Stated problem 1:
Locate every line in the records that contains the string "distance", matching case exactly, and copy each of those lines.

* start Document excerpt *

CANTANTE Solves Multi-Agent Prompt Tuning. No More Manual Iterations.

One researcher shipped a multi-agent prompt optimizer this week. The clever bit is how it handles credit assignment. Not with a clever hack, but with a proper system that treats the whole pipeline as a trainable object rather than a collection of vibes you iterate on manually.

Tuning prompts across a pipeline is genuinely painful. You fix Agent A, it breaks Agent B, and tracing why takes forever. Most teams just accept fragile pipelines and call it a demo problem. The standard workaround is to manually test combinations, read reasoning traces, form a theory about what went wrong, update the prompt, and repeat the cycle until something sticks or you run out of patience. That process does not scale past three agents. Past five, it becomes guesswork dressed up as engineering. The pain compounds because failures in multi-agent systems are often emergent: no single agent did anything obviously wrong, but the combination produced a bad outcome. You cannot fix what you cannot locate, and locating it manually is the bottleneck that slows every serious deployment.

CANTANTE treats prompts as learnable parameters, not strings you hand-write. You feed it a task reward signal, it figures out which agents deserve credit or blame, and updates their prompts accordingly. Think of it less like a prompt editor and more like a gradient descent loop where the parameters happen to be natural language instructions instead of floating-point weights. The system keeps the logic of your pipeline intact while surgically improving the instructions each agent is working from.

That last part is the hard one. Your reward signal lives at the END of the pipeline. But the prompts you need to fix are buried INSIDE individual agents. Those agents might be separated by several hops of reasoning, tool calls, or intermediate outputs. Most naive approaches just backpropagate a single global signal to every agent equally, which means well-performing agents get noisy updates alongside the ones that actually need fixing. CANTANTE decomposes that global reward into per-agent feedback, so each agent gets its own update signal. It does this using contrastive attribution: comparing runs where the outcome was good against runs where it was bad, then scoring each agent’s contribution to the difference. The agents that swung the outcome get stronger signals. The agents that were consistent get left alone.

How the loop works:

  • 🔄 Propose: local optimizers suggest prompt variations for each agent, drawing on the agent’s reasoning history and the contrastive scores from previous runs
  • ⚙️ Execute: the system runs configs on identical queries and logs full reasoning traces, preserving enough context for the attributer to do its job accurately
  • 🎯 Attribute: a contrastive attributer scores each agent’s contribution to the outcome, comparing successful and failed runs at the step level rather than the pipeline level
  • 📈 Update: per-agent signals feed into CAPO (AutoML 2025) to rewrite instructions algorithmically, producing new prompt candidates that get tested in the next iteration

Each cycle tightens the weakest link rather than randomly perturbing the whole system. After a few rounds, the prompts converge toward versions that consistently produce the target outcome without you ever having to manually read a reasoning trace and guess what the agent was confused about.

* end Document excerpt *
* start Given data *

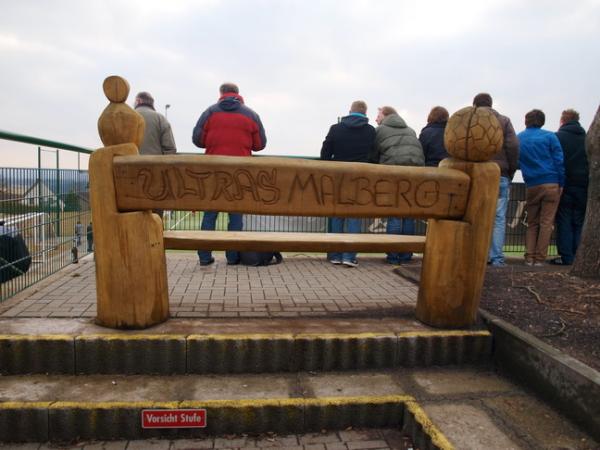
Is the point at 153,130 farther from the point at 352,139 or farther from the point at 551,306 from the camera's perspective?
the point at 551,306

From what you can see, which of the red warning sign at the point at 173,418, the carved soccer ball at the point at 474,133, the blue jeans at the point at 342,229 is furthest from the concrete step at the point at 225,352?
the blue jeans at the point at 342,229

* end Given data *
* start Given data *

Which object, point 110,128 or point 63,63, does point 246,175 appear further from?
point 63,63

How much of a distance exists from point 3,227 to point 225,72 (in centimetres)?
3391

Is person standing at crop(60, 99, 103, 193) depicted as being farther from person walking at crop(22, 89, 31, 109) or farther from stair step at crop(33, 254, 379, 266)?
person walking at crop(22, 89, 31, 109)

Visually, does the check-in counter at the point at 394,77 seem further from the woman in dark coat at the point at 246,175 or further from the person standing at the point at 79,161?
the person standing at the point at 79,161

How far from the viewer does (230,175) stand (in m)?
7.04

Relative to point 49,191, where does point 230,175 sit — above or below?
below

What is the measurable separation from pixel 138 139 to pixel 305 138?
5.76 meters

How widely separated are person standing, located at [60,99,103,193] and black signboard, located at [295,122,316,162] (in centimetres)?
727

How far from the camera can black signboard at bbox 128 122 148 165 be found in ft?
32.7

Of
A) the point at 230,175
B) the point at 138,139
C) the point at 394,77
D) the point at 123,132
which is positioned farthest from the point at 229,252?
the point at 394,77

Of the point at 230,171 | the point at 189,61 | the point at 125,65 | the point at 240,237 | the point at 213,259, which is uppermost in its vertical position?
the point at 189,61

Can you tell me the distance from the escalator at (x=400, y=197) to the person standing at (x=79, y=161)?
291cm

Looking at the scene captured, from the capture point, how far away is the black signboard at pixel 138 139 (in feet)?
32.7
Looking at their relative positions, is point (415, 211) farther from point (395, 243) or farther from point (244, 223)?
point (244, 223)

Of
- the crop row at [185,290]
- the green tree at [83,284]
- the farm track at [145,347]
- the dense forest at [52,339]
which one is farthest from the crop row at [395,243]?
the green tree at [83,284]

* end Given data *
* start Given data *

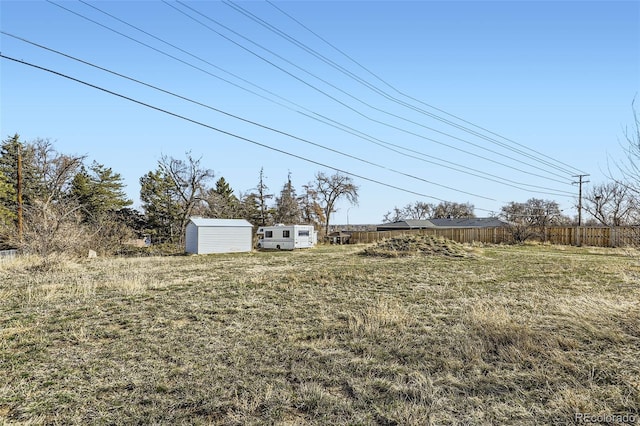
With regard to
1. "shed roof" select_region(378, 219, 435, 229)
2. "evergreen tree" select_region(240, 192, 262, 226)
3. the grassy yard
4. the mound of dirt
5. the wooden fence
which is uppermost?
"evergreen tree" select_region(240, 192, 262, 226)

* end Given data *

Stated problem 2:
Extend the article on CANTANTE and multi-agent prompt tuning, starting after its last sentence.

Task result 1:
How much of a distance exists from point 3,227 to point 225,72 (in centimetres)?
Can you tell me the distance from the escalator at (x=400, y=197) to the person standing at (x=79, y=161)?

Task result 2:
The numbers hold up. Programming tasks (MBPP): +18.9 points over DSPy’s best baseline. Math reasoning (GSM8K): +12.5 points. Inference cost: flat. No ensemble bloat. These are not marginal improvements you would need a microscope to see. An 18-point jump on MBPP means a meaningful share of the tasks that were failing before are now succeeding. And because the method does not add extra model calls or parallel sampling to get there, you are not paying a latency or cost penalty for the gains. The system finds efficiency through better instructions, not through brute force.

Pro tip: Use this after your pipeline is already functional. Run it to tighten the agents where failures are subtle and hard to trace manually. It is not a replacement for knowing what your agents should do, but it is a real shortcut for making them do it better. A good starting point is to run CANTANTE on the 10% of your test cases where the pipeline currently fails, let it attribute those failures, and look at which agents are getting the strongest update signals. That alone tells you where your weakest links are, even if you decide to fix them by hand. The attribution output is useful information whether or not you use the automated rewriting.

Repo: github.com/finitearth/cantante | Paper: arxiv.org/abs/2605.13295

🔧 If you are still hand-tuning multi-agent prompts, give this a real task and see what it rewrites.

Frequently Asked Questions

Q: How does CANTANTE handle silent failures where upstream agents change their output format?

CANTANTE’s attribution analyzes reasoning traces to surface format or summarization drift from upstream agents. However, it optimizes prompts, not schemas, so you’d still want explicit output validation (Pydantic, type hints, etc.) separate from the prompt loop to catch inter-agent contract violations early.

Q: Does CANTANTE learn output schemas, or just prompt strings?

Just prompts, for now. You can bake schema constraints into prompts and CANTANTE will optimize around them, but it doesn’t learn the schemas themselves. If your agents communicate across brittle boundaries, keeping output validation separate from prompt optimization is probably the better call.

Q: How expensive is the optimization? How many evaluations before it beats hand-tuned prompts?

Dozens of iterations typically, and each can run hundreds of task completions. Inference stays cheap (same as baseline), but the optimization itself costs real compute. Pilot it on an isolated workflow first to validate the gains justify the upfront cost.

Stop tuning multi-agent prompts by hand: Learning prompts via system-level credit assignment (CANTANTE)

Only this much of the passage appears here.